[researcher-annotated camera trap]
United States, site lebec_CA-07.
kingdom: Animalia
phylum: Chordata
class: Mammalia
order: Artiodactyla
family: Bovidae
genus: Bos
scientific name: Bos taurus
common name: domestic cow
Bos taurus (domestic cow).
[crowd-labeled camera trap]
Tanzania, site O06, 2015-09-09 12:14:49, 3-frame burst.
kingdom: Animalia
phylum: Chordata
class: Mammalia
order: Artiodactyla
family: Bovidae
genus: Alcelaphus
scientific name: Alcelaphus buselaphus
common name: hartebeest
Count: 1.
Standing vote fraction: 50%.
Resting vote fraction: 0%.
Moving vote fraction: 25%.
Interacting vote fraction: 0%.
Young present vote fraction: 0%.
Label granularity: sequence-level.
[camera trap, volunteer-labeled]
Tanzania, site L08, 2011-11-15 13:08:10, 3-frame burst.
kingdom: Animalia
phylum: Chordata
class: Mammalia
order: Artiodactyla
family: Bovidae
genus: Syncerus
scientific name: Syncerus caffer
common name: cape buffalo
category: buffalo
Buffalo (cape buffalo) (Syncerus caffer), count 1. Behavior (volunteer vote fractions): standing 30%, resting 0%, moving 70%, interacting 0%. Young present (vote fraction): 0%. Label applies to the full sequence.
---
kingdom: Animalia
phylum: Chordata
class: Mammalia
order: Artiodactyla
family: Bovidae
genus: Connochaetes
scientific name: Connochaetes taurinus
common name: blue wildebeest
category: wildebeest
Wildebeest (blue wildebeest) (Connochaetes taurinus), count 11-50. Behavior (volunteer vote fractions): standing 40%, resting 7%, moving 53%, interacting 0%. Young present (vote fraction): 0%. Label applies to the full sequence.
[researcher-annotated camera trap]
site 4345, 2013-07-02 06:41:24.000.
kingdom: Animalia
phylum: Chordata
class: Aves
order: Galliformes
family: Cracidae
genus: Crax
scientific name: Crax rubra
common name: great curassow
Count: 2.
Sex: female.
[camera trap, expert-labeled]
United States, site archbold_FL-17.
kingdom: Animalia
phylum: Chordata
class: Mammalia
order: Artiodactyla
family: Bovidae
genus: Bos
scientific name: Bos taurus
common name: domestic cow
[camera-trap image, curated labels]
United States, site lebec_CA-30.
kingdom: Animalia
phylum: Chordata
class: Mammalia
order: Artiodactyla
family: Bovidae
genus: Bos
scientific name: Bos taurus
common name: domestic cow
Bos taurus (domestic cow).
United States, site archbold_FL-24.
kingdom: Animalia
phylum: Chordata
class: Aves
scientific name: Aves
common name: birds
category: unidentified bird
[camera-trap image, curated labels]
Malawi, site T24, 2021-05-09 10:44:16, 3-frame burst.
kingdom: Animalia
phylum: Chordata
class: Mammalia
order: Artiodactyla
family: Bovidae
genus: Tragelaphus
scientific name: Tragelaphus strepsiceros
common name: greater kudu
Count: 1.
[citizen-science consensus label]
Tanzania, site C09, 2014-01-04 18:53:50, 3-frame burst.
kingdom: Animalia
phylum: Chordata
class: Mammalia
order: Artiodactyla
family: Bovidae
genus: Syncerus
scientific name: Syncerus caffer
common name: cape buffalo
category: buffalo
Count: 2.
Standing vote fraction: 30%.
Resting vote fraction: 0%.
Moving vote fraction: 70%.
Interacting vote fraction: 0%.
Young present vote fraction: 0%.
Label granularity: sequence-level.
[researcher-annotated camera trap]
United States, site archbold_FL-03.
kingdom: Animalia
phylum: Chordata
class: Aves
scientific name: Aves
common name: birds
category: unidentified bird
○ ○ ○ ○ ○ ○ ○
**Your objective:** Every line that holds the word "site" should be copied from the records above.

**Response to this task:**
United States, site lebec_CA-07.
Tanzania, site O06, 2015-09-09 12:14:49, 3-frame burst.
Tanzania, site L08, 2011-11-15 13:08:10, 3-frame burst.
site 4345, 2013-07-02 06:41:24.000.
United States, site archbold_FL-17.
United States, site lebec_CA-30.
United States, site archbold_FL-24.
Malawi, site T24, 2021-05-09 10:44:16, 3-frame burst.
Tanzania, site C09, 2014-01-04 18:53:50, 3-frame burst.
United States, site archbold_FL-03.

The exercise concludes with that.